__Exercise aim__. Recast the material as a numbered list, starting at the line that contains "How far does (602,880)" and ending at the line that contains "1.07 metres". Leave out any blank lines.

(Saved data)
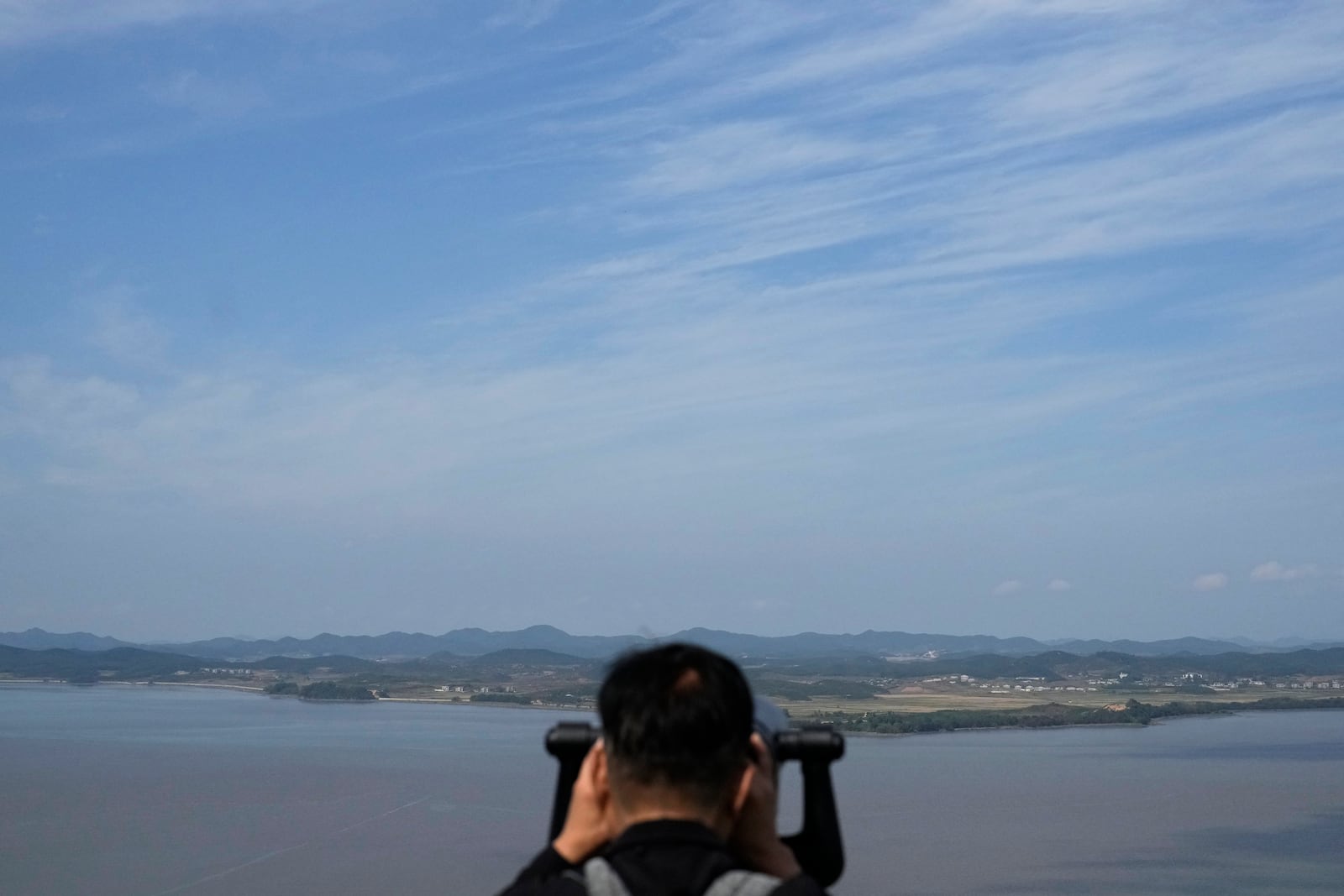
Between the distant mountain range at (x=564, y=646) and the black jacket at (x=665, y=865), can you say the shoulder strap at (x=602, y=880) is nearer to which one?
the black jacket at (x=665, y=865)

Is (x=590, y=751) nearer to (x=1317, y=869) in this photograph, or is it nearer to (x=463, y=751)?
(x=1317, y=869)

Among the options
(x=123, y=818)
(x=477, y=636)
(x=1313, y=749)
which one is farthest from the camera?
(x=477, y=636)

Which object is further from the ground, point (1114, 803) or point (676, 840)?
point (676, 840)

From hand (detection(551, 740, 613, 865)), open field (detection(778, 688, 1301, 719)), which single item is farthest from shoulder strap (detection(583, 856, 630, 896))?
open field (detection(778, 688, 1301, 719))

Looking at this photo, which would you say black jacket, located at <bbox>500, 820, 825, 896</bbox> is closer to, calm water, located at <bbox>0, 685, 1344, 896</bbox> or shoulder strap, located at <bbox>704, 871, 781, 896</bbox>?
shoulder strap, located at <bbox>704, 871, 781, 896</bbox>

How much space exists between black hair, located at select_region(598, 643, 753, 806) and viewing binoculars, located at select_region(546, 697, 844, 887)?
0.13 m

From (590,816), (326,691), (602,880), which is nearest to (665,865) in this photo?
(602,880)

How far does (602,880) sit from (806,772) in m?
0.30

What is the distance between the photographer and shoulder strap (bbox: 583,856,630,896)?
1.07 metres

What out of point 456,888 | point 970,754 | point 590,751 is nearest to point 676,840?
point 590,751

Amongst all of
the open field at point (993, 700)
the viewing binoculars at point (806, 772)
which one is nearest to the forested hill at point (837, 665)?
the open field at point (993, 700)

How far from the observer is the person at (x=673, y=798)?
107cm

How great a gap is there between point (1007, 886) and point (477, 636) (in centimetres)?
6733

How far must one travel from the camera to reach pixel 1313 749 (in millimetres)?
30844
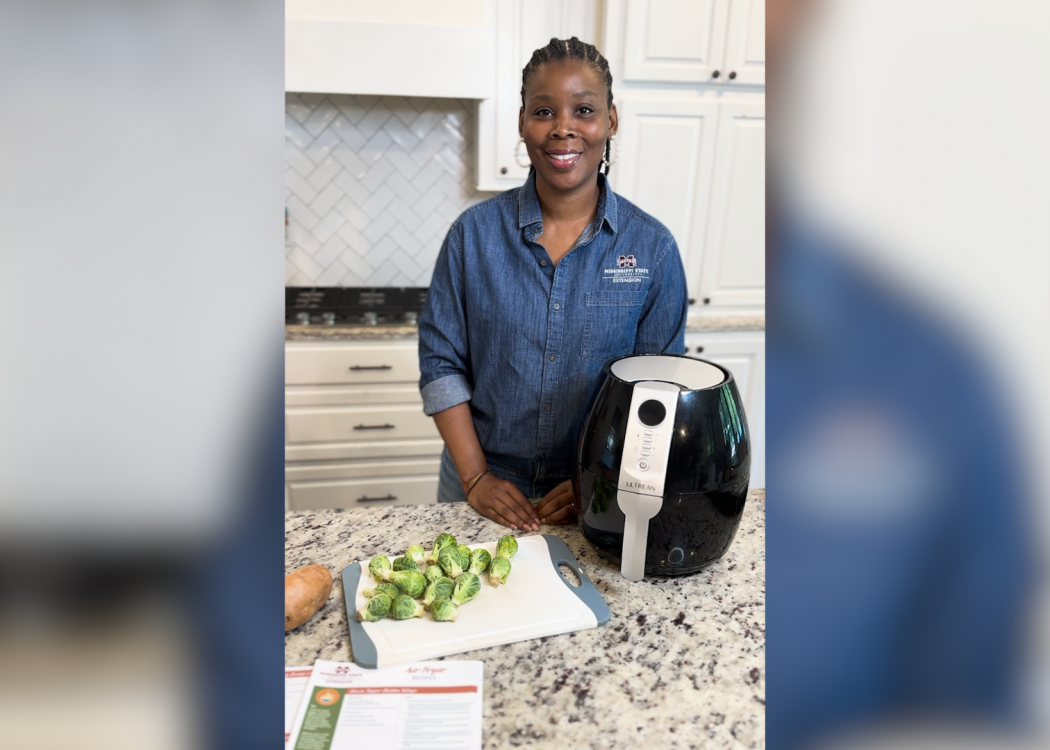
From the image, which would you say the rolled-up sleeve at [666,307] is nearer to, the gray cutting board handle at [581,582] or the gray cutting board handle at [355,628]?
the gray cutting board handle at [581,582]

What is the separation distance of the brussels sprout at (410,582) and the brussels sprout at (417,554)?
48 mm

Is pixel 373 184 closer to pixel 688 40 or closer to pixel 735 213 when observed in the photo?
pixel 688 40

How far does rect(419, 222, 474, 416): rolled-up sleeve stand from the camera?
4.59ft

__Problem solution__.
1. How far does (602,880) sit from (806,772) in m?
2. 0.30
3. What is the distance between the photographer and shoulder strap (bbox: 583,856,630,896)?
4. 1.07 metres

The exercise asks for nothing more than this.